Best practices for workflows in GitHub repositories
What are Workflow Best Practices
How does RO-Crate help?
Generate a workflow test using Planemo
Understand how testing can be automated with GitHub ActionsTime estimation: 30 minutesSupporting Materials:Last modification: May 23, 2023purlPURL: https://gxy.io/GTN:T00339
Best viewed in a Jupyter Notebook
This tutorial is best viewed in a Jupyter notebook! You can load this notebook one of the following ways
Launching the notebook in Jupyter in Galaxy
- Instructions to Launch JupyterLab
- Open a Terminal in JupyterLab with File -> New -> Terminal
- Select the notebook that appears in the list of files on the left.
Downloading the notebook
A workflow, just like any other piece of software, can be formally correct and runnable but still lack a number of additional features that might help its reusability, interoperability, understandability, etc.
One of the most useful additions to a workflow is a suite of tests, which help check that the workflow is operating as intended. A test case consists of a set of inputs and corresponding expected outputs, together with a procedure for comparing the workflow’s actual outputs with the expected ones. It might be the case, in fact, that a test may be considered successful even if the actual outputs do not match the expected ones exactly, for instance because the computation involves a certain degree of randomness, or the output includes timestamps or randomly generated identifiers. Providing documentation is also important to help understand the workflow’s purpose and mode of operation, its requirements, the effect of its parameters, etc. Even a single, well structured README file can go a long way towards getting users started with your workflow, especially if complemented by examples that include sample inputs and running instructions.

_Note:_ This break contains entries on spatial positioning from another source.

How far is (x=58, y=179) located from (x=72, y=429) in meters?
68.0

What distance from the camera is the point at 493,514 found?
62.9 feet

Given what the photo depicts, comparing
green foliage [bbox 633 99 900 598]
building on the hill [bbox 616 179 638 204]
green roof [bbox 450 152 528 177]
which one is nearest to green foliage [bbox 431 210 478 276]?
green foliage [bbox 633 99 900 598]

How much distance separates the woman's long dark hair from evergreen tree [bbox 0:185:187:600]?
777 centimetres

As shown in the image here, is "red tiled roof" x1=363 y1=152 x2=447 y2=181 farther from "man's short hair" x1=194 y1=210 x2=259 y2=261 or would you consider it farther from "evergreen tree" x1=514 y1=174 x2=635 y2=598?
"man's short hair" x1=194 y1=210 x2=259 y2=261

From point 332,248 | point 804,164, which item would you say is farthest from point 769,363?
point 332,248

In this tutorial, you will learn how to create a git repo, and begin working with it.
Community best practices
Though the practices listed above can be considered general enough to be applicable to any kind of software, individual communities usually add their own specific sets of rules and conventions that help users quickly find their way around software projects, understand them more easily and reuse them more effectively. The Galaxy community, for instance, has a guide on best practices for maintaining workflows.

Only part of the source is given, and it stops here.